ÇOCUKLAR HİÇ GELMİYOR
I
ben de ıssız bir buluşma olabilecek kadar gül kokuluyum
yaşamın keskin boşluğu ve damgalanmış yanına yansıyan
ben de koparırken içimdeki şeytanı onursuz bir diken gibi
bir kaba sıkıştırıyorum çırpınan yalnızlığı
maymunlar çağında bir göz ve aşk... yalan hep yalan
sonra ağrılı son derece ağrılı bir sancı oluyorum.

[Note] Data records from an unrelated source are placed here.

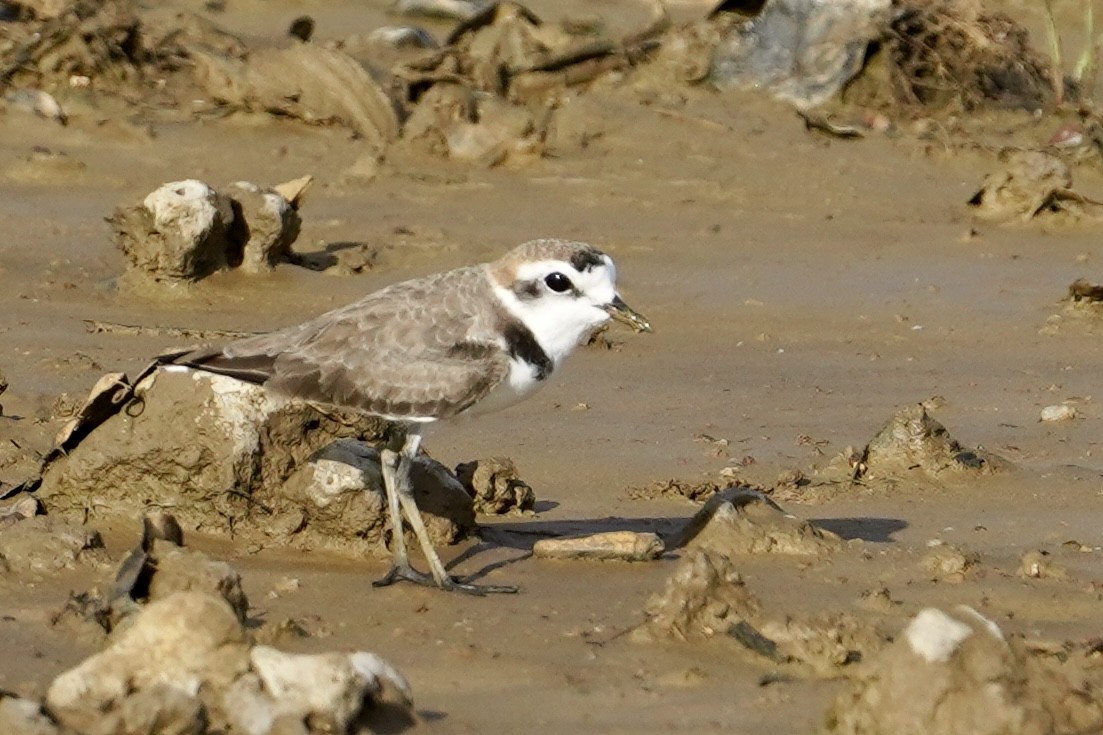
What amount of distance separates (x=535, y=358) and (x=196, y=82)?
6.70 meters

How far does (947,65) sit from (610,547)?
7.22m

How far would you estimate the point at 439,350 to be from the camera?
20.9ft

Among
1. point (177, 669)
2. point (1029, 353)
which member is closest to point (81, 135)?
point (1029, 353)

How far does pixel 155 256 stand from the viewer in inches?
373

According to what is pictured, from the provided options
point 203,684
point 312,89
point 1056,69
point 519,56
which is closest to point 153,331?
point 312,89

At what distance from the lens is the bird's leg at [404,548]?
6160 mm

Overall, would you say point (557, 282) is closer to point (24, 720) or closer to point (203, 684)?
point (203, 684)

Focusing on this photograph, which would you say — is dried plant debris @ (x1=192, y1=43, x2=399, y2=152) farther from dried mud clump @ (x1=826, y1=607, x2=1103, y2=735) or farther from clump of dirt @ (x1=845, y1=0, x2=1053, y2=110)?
dried mud clump @ (x1=826, y1=607, x2=1103, y2=735)

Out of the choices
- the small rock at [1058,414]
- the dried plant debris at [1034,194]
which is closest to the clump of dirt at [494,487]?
the small rock at [1058,414]

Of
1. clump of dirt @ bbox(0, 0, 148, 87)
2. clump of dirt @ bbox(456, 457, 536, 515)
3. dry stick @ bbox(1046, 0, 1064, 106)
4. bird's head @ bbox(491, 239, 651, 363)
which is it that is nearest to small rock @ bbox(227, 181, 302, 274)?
clump of dirt @ bbox(0, 0, 148, 87)

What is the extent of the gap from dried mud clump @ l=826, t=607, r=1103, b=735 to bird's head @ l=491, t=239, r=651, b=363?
213 cm

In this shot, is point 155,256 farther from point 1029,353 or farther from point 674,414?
point 1029,353

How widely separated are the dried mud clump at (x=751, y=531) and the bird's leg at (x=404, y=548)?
2.49 ft

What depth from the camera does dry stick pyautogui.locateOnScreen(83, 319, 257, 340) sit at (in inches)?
354
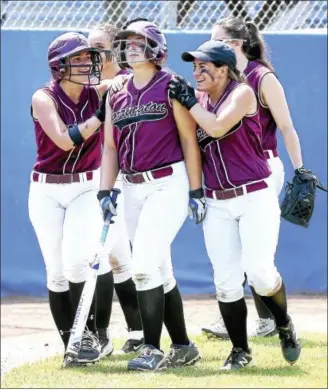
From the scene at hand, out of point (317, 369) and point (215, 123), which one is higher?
point (215, 123)

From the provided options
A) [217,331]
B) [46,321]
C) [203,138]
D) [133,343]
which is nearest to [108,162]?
[203,138]

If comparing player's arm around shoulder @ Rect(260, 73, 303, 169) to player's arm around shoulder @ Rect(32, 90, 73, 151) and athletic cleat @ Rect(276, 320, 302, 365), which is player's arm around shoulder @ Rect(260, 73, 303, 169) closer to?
athletic cleat @ Rect(276, 320, 302, 365)

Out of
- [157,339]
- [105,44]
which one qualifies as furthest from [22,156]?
[157,339]

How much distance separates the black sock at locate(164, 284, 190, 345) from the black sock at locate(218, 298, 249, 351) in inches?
12.8

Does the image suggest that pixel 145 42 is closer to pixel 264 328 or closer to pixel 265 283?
pixel 265 283

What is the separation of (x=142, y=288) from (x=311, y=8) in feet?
16.4

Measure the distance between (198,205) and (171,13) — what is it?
458cm

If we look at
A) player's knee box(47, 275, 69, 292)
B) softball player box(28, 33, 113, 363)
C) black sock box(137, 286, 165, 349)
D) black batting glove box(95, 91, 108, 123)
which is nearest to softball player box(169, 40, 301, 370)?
black sock box(137, 286, 165, 349)

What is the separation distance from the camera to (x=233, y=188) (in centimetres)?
585

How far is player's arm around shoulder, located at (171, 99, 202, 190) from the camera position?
591 centimetres

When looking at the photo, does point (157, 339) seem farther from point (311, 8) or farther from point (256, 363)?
point (311, 8)

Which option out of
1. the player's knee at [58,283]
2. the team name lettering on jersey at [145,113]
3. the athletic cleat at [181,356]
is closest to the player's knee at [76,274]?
the player's knee at [58,283]

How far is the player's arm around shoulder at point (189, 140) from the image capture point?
19.4 feet

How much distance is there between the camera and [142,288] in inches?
232
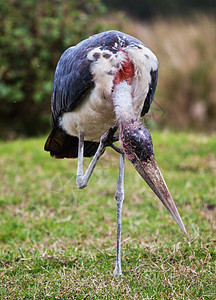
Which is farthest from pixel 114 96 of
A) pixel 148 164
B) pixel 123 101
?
pixel 148 164

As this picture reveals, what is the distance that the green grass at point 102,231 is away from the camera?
8.91 ft

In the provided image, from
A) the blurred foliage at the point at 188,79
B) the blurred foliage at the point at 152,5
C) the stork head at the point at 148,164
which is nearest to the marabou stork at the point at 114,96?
the stork head at the point at 148,164

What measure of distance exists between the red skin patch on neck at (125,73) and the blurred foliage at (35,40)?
398 centimetres

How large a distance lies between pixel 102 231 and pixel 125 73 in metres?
1.68

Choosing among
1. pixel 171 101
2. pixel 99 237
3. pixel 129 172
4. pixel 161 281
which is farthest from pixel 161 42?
pixel 161 281

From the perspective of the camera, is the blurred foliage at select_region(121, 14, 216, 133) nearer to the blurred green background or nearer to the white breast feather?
the blurred green background

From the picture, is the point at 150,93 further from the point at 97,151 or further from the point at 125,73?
the point at 97,151

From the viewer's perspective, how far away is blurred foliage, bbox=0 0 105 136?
6.70m

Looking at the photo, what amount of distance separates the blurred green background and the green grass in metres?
1.25

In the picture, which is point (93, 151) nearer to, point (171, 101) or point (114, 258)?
point (114, 258)

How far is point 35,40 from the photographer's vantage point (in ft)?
22.2

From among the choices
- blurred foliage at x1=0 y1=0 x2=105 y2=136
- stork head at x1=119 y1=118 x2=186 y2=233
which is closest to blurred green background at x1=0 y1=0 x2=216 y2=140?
blurred foliage at x1=0 y1=0 x2=105 y2=136

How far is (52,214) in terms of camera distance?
14.0ft

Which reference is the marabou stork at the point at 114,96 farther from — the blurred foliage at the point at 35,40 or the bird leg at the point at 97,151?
the blurred foliage at the point at 35,40
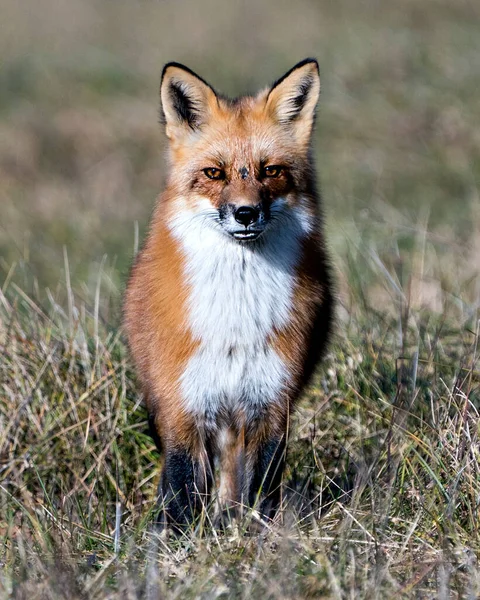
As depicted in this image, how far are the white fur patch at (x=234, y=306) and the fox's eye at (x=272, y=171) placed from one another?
16cm

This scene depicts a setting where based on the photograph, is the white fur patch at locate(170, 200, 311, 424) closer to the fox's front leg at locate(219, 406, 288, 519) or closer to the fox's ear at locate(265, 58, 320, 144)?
the fox's front leg at locate(219, 406, 288, 519)

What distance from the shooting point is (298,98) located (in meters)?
4.69

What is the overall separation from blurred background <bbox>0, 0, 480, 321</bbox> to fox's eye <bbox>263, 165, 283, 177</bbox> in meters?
2.61

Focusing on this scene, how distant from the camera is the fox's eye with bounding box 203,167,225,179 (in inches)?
172

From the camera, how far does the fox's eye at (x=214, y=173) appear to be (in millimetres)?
4371

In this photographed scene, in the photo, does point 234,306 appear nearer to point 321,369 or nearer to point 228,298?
point 228,298

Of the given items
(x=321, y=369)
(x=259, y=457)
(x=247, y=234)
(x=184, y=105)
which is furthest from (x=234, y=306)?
(x=321, y=369)

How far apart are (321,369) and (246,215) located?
1711 mm

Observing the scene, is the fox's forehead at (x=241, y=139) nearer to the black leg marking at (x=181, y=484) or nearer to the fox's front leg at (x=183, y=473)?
the fox's front leg at (x=183, y=473)

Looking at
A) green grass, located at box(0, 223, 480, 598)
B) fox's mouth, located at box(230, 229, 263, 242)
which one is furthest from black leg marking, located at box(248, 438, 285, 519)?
fox's mouth, located at box(230, 229, 263, 242)

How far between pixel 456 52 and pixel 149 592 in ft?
37.4

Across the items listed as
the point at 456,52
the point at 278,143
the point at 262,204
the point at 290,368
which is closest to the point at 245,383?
the point at 290,368

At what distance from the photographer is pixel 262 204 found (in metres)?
4.18

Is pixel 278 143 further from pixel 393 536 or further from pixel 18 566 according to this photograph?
pixel 18 566
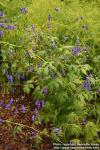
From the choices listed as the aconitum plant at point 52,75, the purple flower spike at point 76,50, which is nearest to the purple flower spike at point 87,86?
the aconitum plant at point 52,75

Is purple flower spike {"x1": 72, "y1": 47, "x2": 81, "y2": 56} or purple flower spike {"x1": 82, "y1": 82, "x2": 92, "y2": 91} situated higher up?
purple flower spike {"x1": 72, "y1": 47, "x2": 81, "y2": 56}

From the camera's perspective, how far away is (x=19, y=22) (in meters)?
4.64

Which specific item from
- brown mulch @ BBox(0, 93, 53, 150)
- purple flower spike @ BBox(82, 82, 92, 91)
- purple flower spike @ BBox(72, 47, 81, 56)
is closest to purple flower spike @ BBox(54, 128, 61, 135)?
brown mulch @ BBox(0, 93, 53, 150)

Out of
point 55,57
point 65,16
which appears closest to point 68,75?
point 55,57

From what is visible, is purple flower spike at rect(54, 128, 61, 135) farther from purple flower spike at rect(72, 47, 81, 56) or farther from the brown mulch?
purple flower spike at rect(72, 47, 81, 56)

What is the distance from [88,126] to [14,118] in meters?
0.76

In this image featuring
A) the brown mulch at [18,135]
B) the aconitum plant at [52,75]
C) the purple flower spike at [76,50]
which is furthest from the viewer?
the purple flower spike at [76,50]

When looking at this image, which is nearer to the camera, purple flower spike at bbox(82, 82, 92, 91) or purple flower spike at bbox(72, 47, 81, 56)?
purple flower spike at bbox(82, 82, 92, 91)

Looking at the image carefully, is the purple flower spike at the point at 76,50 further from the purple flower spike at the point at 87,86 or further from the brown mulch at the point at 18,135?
the brown mulch at the point at 18,135

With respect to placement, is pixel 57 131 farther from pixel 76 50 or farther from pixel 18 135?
pixel 76 50

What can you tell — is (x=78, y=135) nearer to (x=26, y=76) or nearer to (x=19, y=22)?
(x=26, y=76)

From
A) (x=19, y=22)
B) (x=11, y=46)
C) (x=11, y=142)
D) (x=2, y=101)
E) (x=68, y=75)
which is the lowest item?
(x=11, y=142)

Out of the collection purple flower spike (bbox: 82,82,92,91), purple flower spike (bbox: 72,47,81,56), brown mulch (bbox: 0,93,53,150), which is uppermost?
purple flower spike (bbox: 72,47,81,56)

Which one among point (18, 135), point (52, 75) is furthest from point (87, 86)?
point (18, 135)
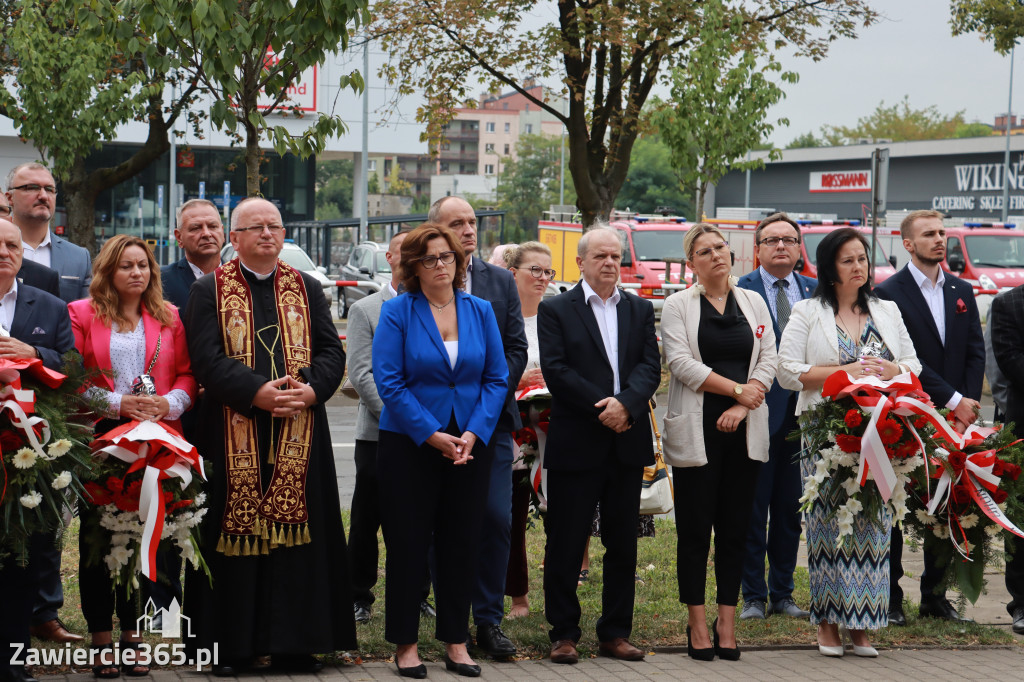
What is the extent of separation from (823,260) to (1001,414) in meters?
1.95

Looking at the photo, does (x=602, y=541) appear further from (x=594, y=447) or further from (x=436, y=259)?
(x=436, y=259)

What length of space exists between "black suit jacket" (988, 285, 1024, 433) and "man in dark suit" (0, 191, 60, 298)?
209 inches

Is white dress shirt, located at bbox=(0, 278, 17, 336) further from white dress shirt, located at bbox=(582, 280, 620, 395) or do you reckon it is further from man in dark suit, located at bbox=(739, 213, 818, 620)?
man in dark suit, located at bbox=(739, 213, 818, 620)

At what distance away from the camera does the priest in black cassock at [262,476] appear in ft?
17.6

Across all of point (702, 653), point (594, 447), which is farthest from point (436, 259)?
point (702, 653)

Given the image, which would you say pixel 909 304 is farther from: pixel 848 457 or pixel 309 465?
pixel 309 465

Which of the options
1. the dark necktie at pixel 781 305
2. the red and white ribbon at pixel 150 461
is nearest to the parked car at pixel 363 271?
the dark necktie at pixel 781 305

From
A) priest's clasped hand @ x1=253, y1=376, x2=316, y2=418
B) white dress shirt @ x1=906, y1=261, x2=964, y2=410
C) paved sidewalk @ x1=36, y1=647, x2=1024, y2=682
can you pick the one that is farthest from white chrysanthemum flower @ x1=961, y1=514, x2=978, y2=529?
priest's clasped hand @ x1=253, y1=376, x2=316, y2=418

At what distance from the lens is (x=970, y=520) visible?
20.1 ft

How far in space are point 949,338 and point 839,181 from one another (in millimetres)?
53443

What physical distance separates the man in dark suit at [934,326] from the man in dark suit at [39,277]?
4602 millimetres

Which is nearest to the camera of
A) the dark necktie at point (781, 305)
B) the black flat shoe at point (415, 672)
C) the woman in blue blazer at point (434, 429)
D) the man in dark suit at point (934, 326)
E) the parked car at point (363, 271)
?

kokladığım güller avucumda bir damla kan. kan ruhun aynası
otlar yoluyorum yine de bütün çöl yüzlerinde
caddeler boyu uzanıyorum asfaltın el değmemiş yanına
ne saadet ne şefkat. billur bir duvara ağlıyorum
yıkılıyor sesim yıkılıyor yağmur... düşmüş son hecem
bir pusulanın kırılmış yönünde aranırım. yaşımı da unuttum
II
şimdi gitsek yine o saraylar dolusu gözlerin de gelse
gitsek de şehrin kalabalığını toplasak mağdur soframıza
dönsen belki mutsuzluğu üleştiririz kabuk çalan kuşlara.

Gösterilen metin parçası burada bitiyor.